DOCUMENT SEGMENT.
═══

NICO Holdings plc is a diversified financial services group and is listed on the Malawi Stock Exchange.

Overview 
NICO Holdings' headquarters are in Blantyre, Malawi, with operating presence in six African countries i.e. Malawi, Zambia, Tanzania, Uganda, Mozambique and Zimbabwe. The group offers a wide range of financial products and services which include: asset management, life assurance, retirement planning, general insurance, health insurance, banking, information technology and property management.

NICO Holdings was founded in 1971 as a short-term insurance company called National Insurance Company Limited. NICO became the first company to be listed on the Malawi Stock Exchange in 1996. Since then, the group has listed two of its subsidiaries on the stock market i.e. NBS Bank Plc in 2007 and ICON Properties Plc in 2019.

Member companies 
The companies that compose the NICO Holdings are organised into five divisions and include, but are not limited, to the following:

Insurance 

 NICO General Insurance Company – Blantyre, Malawi – 51% Shareholding – Offering short term insurance. Remaining 49% held by Sanlam.
 NICO Life Insurance Company Limited – Blantyre, Malawi – 51% Shareholding – Offering long-term and life insurance. Remaining 49% held by Sanlam.

═══

COMPLETE THE FOLLOWING.
[1] According to the NICO Holdings text, in what year was the company founded, and under what name?
[2] In the NICO Holdings text, write out the passage that begins at "NICO Holdings was" and ends after "life insurance. Remaining 49% held by Sanlam.".
[3] Continue the text on NICO Holdings from the point where it stops.

SUPPLIED DATA.

═══

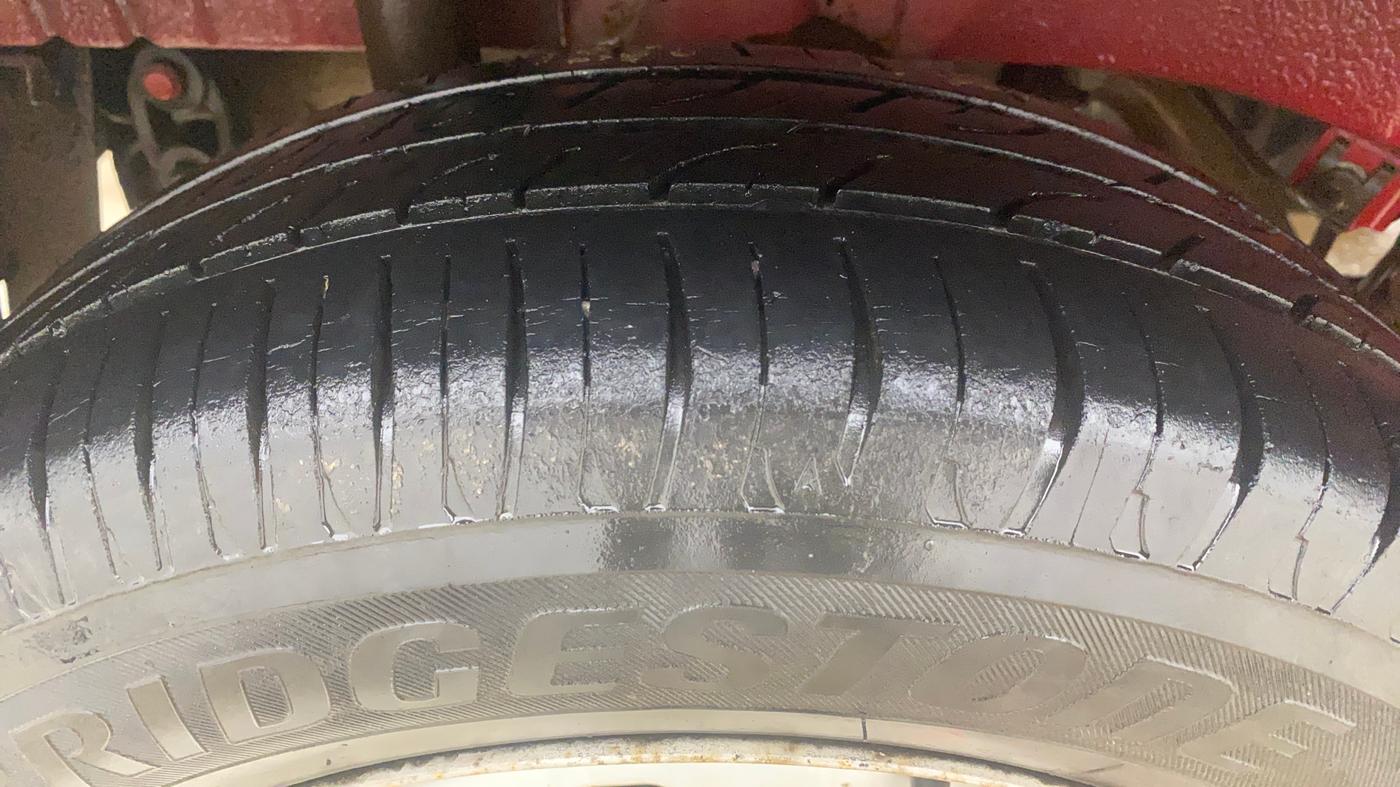 2019 Mahindra KUV 100 NXT K2 P 6 STR, Petrol, Manual, 62,040 km, Right Rear Tyre Tread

═══

PER-TASK OUTPUTS.
[1] It was founded in 1971 as National Insurance Company Limited.

[2]
NICO Holdings was founded in 1971 as a short-term insurance company called National Insurance Company Limited. NICO became the first company to be listed on the Malawi Stock Exchange in 1996. Since then, the group has listed two of its subsidiaries on the stock market i.e. NBS Bank Plc in 2007 and ICON Properties Plc in 2019.

Member companies 
The companies that compose the NICO Holdings are organised into five divisions and include, but are not limited, to the following:

Insurance 

 NICO General Insurance Company – Blantyre, Malawi – 51% Shareholding – Offering short term insurance. Remaining 49% held by Sanlam.
 NICO Life Insurance Company Limited – Blantyre, Malawi – 51% Shareholding – Offering long-term and life insurance. Remaining 49% held by Sanlam.

[3]
 NICO Insurance (Zambia) Limited – Lusaka, Zambia – 51% Shareholding – Offering short term insurance. Remaining 49% held by Sanlam.
 Sanlam General Insurance Tanzania – Dar es Salaam, Tanzania – 20% Shareholding – Offering General Insurance in Tanzania.
 Sanlam Mozambique Vida Companhia de Seguros, SA – Maputo, Mozambique – 34.30% Shareholding – Offering General Insurance

Banking 

 NBS Bank Plc – Blantyre, Malawi – 50.10% Shareholding – A midsized retail bank licensed by the Reserve Bank of Malawi. The shares of NBS Bank are listed on the MSE.
 Standard Bank Plc – Blantyre, Malawi – 19.89% Shareholding – A commercial bank licensed by the Reserve Bank of Malawi.

Asset Management 

 NICO Asset Managers Limited – Blantyre, Malawi – 100% Shareholding – Offering investment management services.

Technology 

 NICO Technologies Limited – Blantyre, Malawi – 100% Shareholding – Provider of IT solutions to the public sector, corporate and individual clients across Malawi.

Property 

 Group Fabricators & Manufacturers – Blantyre, Malawi – 100% Shareholding – A property holding company.
 ICON Properties Plc – Blantyre, Malawi – 62.71% Shareholding – A property holding company. The shares of ICON Properties Plc are listed on the MSE.
 Eris Properties Malawi Ltd – Blantyre, Malawi – 50% Shareholding – A property development company that owns and manages a number of commercial properties in Malawi. Eris Properties Malawi was founded in August 2017 as a Joint Venture between NICO Holdings and Eris Property Group, a subsidiary of Momentum Metropolitan Holdings.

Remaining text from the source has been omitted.